The candidate doesn't seem to be able to do anything right anymore.

If he attacks the SPD, the Greens and the Left Party, that's a recipe from the moth box.

If he trusts the FDP to govern with the SPD and the Greens, he will split the bourgeois camp.

If he does not distance himself from the other parties, he demobilizes the regular voters.

If he eats an ice cream, he has not understood the seriousness of the situation.

So weren't they right?

Those in the CDU and CSU who always knew that the Union would have sent Söder into the race better than Laschet, or at least Merz?

The doubters and warners see themselves confirmed by the falling values ​​of the Union in the opinion polls.

So much so that just a few weeks before the election some of them are thinking of an act of desperation: to replace the draft horse.

It also recommends external advice to the Union parties, although this is not always guided by benevolence.

Laschet could not dispel doubts

Laschet is not innocent of criticism pounding on him. He did and is difficult to present a political agenda that is (only) connected to his name. Where does he want to preserve Merkel's legacy, where does something new dare? Although he governs the most populous country in the Federal Republic of Germany well and silently, he has not been able to dispel doubts about his determination and drive.

It is true that Laschet won the long struggle for the party chairmanship and the tough fight against Söder for the candidacy for chancellor, which many had not believed him capable of.

However, he did not enter into a competition with the loser who followed, who marched through German politics with more legs apart, but also more agile.

And then Laschet laughed in the valley of the flood and tears.

This scene was enough for many to finally say: He can't!

At least not as well as the other could have!

Most certainly!

In the vicious circle of polls and malicious comments

But anyone who has once been labeled a “loser” by the German public will find it difficult to get rid of this reputation.

Then a vicious circle of bad poll results and malicious comments begins.

Once the herd of critics has set off, it hardly comes to a standstill.

Some in the CDU and CSU even drive them on by lamenting Laschet and speculating about his replacement.

Nobody with a spark of political understanding can still consider such a step possible and promising.

Even simple Union spirits should be clear, however, that such fantasies harm the candidate and push the percentages further down.

If the Union continues like this, it will lose the election.

Since the CSU chairman Söder is a very intelligent person, his behavior in particular raises questions.

Does he still have so little control of his disappointment at having to hand over the candidacy to Laschet that it repeatedly breaks through audibly and visibly?

Or is there political calculation behind it?

Then the next candidate for Chancellor is Söder

If Laschet becomes chancellor, he will probably want to run again in four years.

And who knows how often after that.

Not many had bet on Merkel's 16 years either.

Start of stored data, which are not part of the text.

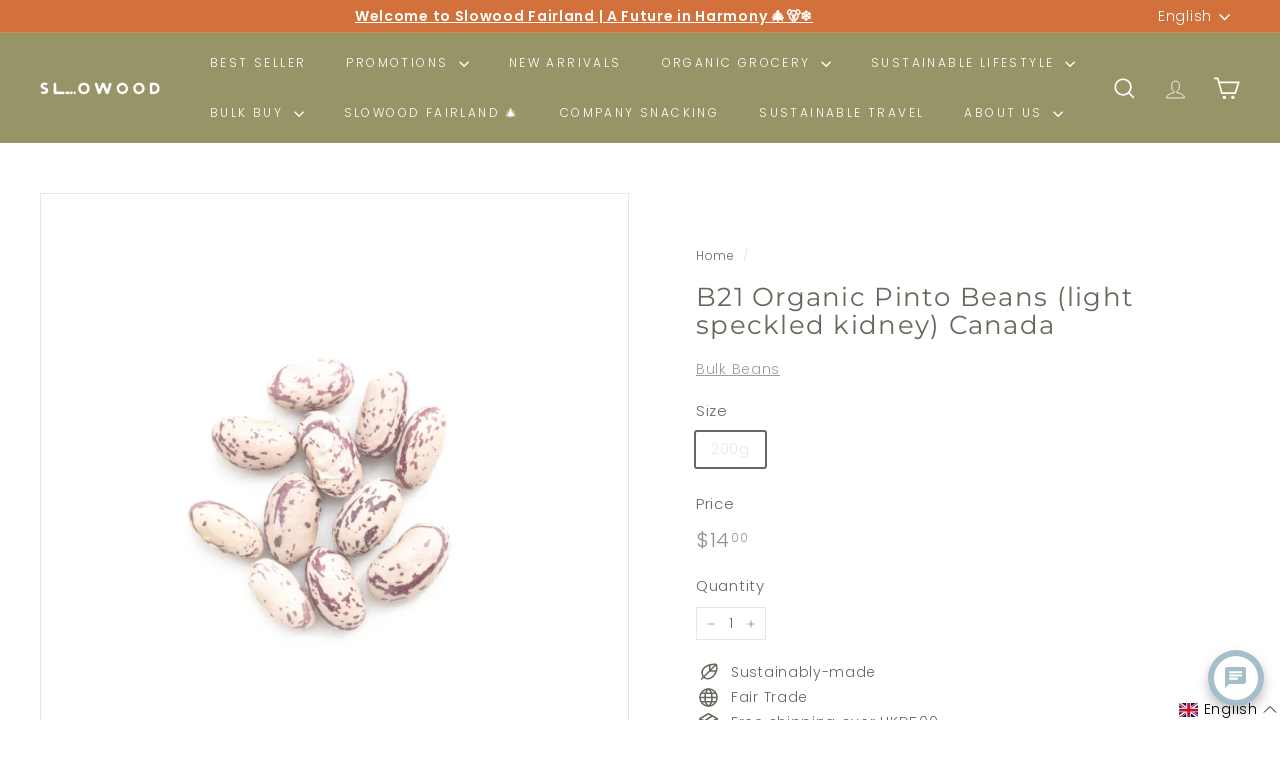

--- FILE ---
content_type: application/x-javascript
request_url: https://app.cart-bot.net/public/status/shop/slowood.myshopify.com.js?1765542103
body_size: -298
content:
var giftbee_settings_updated='1760693460c';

But if Laschet loses, then the Union's next candidate for chancellor will be Söder - if he gets a better result in Bavaria in 2023 than in the last state election.

In 2018, the CSU drove under the Franconian superman with 37.2 percent, the worst result since 1950.

For Bavaria, Söder's statement that he was “not in the mood for opposition” applies unreservedly;

Preserving power in the Free State is the primary goal of the CSU.

To oppose a federal government led by the SPD or the Greens from Munich as the Bavarian lion would not be a misfortune for Söder.

Then he would not have to grudgingly support a Laschet government, but could let his talents run wild and again selflessly recommend himself as a bearer of hope.

Not even the Greens react in such panic

The laughing third, who can hardly get hold of his luck, doesn't have to worry about that at the moment. Scholz can continue to follow his recipe for success and exercise the presidential, even noticeable, restraint that Germans like so much. After all, the Union works itself on its candidate with a thoroughness that only the SPD was capable of before. The Social Democrats seem to have learned from their misery, however, that at least in the election campaign they have to act as one heart and one soul if one wants to have a chance of victory. And when would it be greater than after Merkel's departure?

Upside down world: Compared to the SPD, the CDU now looks like a bunch without discipline. Not even the Greens react to the low flight of their candidate as panicked as some Christian Democrats are now. Here, too, the fact that the CDU was de facto leaderless for a long time and that Merkel has been following the motto since she was forced to relinquish the leadership takes its toll: you get that out of it. How one can believe that the party would become more vigorous and successful if it dismantled the next chairman after Kramp-Karrenbauer, the secret of those who want to see salvation in this remains.